FRAGMENTO DE TEXTO =
Todas estas reflexiones han surgido de mis últimos periplos por la España destrozada: leo los nombres de los ríos y de los pueblos –río Gromejón, Ucero, Valdemaluque– y no significan nada para mí, aunque siento que esas palabras son signos de una forma de vivir y de comprender el mundo –como los cántaros, los cálices y los códices– solo susurrada en los libros de Historia. Después, al llegar a casa, releo los wasaps de mi encantadora novia y constato que hay palabras que sólo ella y yo entendemos: son las palabras de nuestro pequeño universo. Finalmente, me abandono y el pensamiento fluye ligero por mis mundos interiores, a bordo del lenguaje, el único barco que aguanta todos los cañonazos, el último barco que nos esperará en el último puerto.

EXTRACTOS DE DATOS =
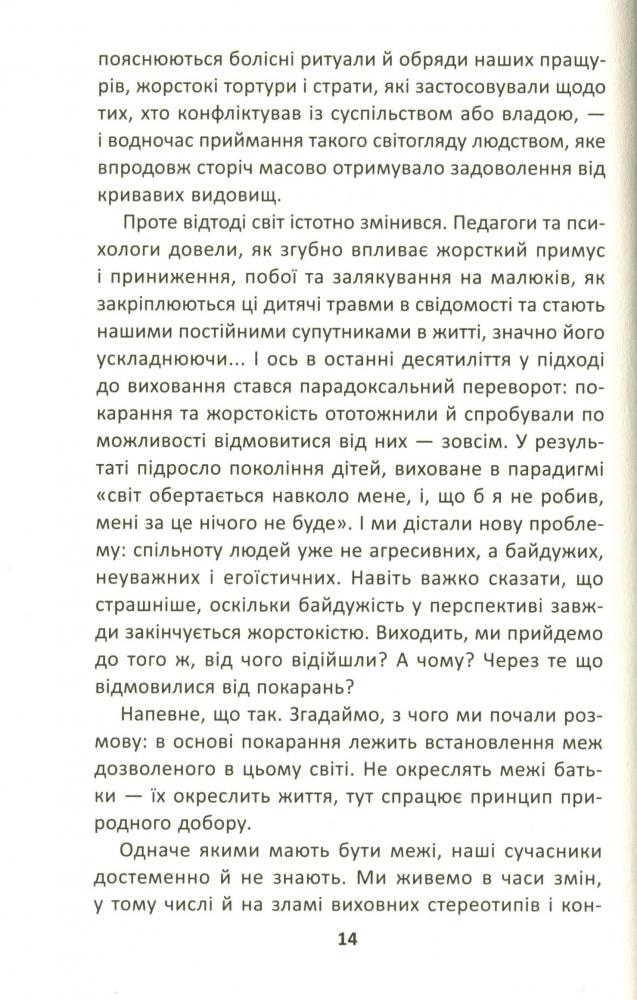 пояснюються болісні ритуали й обряди наших пращурів, жорстокі тортури і страти, які застосовували щодо тих, хто конфліктував із суспільством або владою, — і водночас приймання такого світогляду людством, яке впродовж сторіч масово отримувало задоволення від кривавих видовищ.

Проте відтоді світ істотно змінився. Педагоги та психологи довели, як згубно впливає жорсткий примус і приниження, побої та залякування на малюків, як закріплюються ці дитячі травми в свідомості та стають нашими постійними супутниками в житті, значно його ускладнюючи... І ось в останні десятиліття у підході до виховання стався парадоксальний переворот: покарання та жорстокість ототожнили й спробували по можливості відмовитися від них — зовсім. У результаті підросло покоління дітей, виховане в парадигмі «світ обертається навколо мене, і, що б я не робив, мені за це нічого не буде». І ми дістали нову проблему: спільноту людей уже не агресивних, а байдужих, неуважних і егоїстичних. Навіть важко сказати, що страшніше, оскільки байдужість у перспективі завжди закінчується жорстокістю. Виходить, ми прийдемо до того ж, від чого відійшли? А чому? Через те що відмовилися від покарань?

Напевне, що так. Згадаймо, з чого ми почали розмову: в основі покарання лежить встановлення меж дозволеного в цьому світі. Не окреслять межі батьки — їх окреслить життя, тут спрацює принцип природного добору.

Одначе якими мають бути межі, наші сучасники достеменно й не знають. Ми живемо в часи змін, у тому числі й на зламі виховних стереотипів і кон-

14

TAREAS POR HACER =
**1)** ¿Con qué imagen describe el texto sobre el lenguaje al propio lenguaje en su última oración?
**2)** Prosigue el texto sobre el lenguaje desde donde termina.
Las filas no guardan ninguna relación con el texto sobre el lenguaje.

LISTA DE RESPUESTAS =
**1)** Como el único barco que aguanta todos los cañonazos, el último barco que nos esperará en el último puerto.

**2)**
Galaor de Langelot
Bueno, al principio fue el verbo por eso que decía algún presocrático de cuyo nombre no quiero acordarme, porque sin verbo no hay cosa, o, de haberla, no tendríamos conciencia del concepto "haber cosa", sólo iríamos hacia ella o nos alejaríamos, porque para ello estaríamos programados, como lo estamos para respirar.
En todo caso, excelente "articulisto", me parece que hoy se ha metido usted entre las páginas del ultimo dueto de Millás y Arsuaga, el que finaliza la trilogía: vida, muerte y, claro, para jorobar, conciencia.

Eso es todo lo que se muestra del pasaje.